> PASSAGE
- Awarded for: Excellence in cinematic achievements for Kannada cinema
- Country: India
- Presented by: Star Suvarna Channel
- First award: 2008 - 2013
- Website: suvarnafilmawards.tv suvarnafilmawards.com

Television/radio coverage
- Network: Star Suvarna;

= Suvarna Film Awards =

Film and television awards for Kannada films

The Suvarna Film Awards is an award ceremony for Kannada films presented annually by Star Suvarna Channel, a Kannada-language division of the STAR India, from the south-Indian state of Karnataka. The awards ceremony has been instituted to honour both artistic and technical excellence in the Kannada language film industry. Held since 2008, the awards' sponsors have been made by Ujala and Confident Group.

==History and format==
The Journey of Suvarna Film Awards had started in the year 2008, in order to appreciate & felicitate the Kannada Film Industry. This is the most prestigious Award given to Kannada Film Fraternities as a token of gratitude to their spectacular and outstanding contribution in the Film Industry.

> QUESTIONS ON THE MATERIAL
**1.** Answer these from the Suvarna Film Awards text:
(a) Which network provides the television coverage?
(b) Which two sponsors are named?
(c) In what year did the awards' journey begin?
**2.** Pick up the Suvarna Film Awards text after its final sentence and carry it on.
The data that comes next has nothing to do with the Suvarna Film Awards text.

> PROVIDED MATERIAL
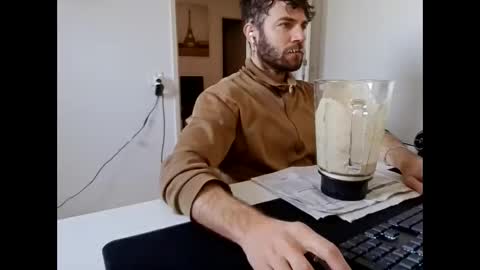 alphah_hunk online show from January 7, 2026, 11:12 am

> RESPONSES PER TASK
**1.**
(a) Star Suvarna
(b) Ujala and Confident Group
(c) 2008

**2.**
It has 29 different categories of Awards of which every category of award pertains to their work, on par with excellence in various aspects of Film-making. The selection of nominees is divided into two categories which is Best & Favorite category.

The Best Category nominees are selected by a set of jury members and the Favorite category nominees are selected through the system of voting from all over Karnataka.

==Jury Awards==
===Best Actor===
The list of winners in Suvarna Film Award for Best Male Actor category.
| Year | Actor | Film |
| 2013 | Darshan | Krantiveera Sangolli Rayanna |
| 2012 | Sudeep | Vishnuvardhana |
| 2011 | Puneeth Rajkumar | Jackie |
| 2010 | Jaggesh | Eddelu Manjunatha |
| 2008 | Puneeth Rajkumar | Milana |

===Best Actress===
The list of winners in Suvarna Film Award for Best Female Actor category.
| Year | Actor | Film |
| 2013 | Priyamani Pooja Gandhi | Chaarulatha Dandupalya |
| 2012 | Ramya | Sanju Weds Geetha |
| 2011 | Radhika Pandit | Krishnan Love Story |
| 2010 | Aindrita Ray | Manasaare |
| 2008 | Pooja Gandhi | Krishna |

===Best Director===
The list of winners in Suvarna Film Award for Best Director category.
| Year | Winner | Film |
| 2013 | A. P. Arjun | Addhuri |
| 2012 | Nagashekar | Sanju Weds Geetha |
| 2011 | Shashank | Krishnan Love Story |
| 2010 | Shivamani | Joshh |
| 2008 | Duniya Soori | Duniya |

===Best Film===
The list of winners in Suvarna Film Award for Best Film category.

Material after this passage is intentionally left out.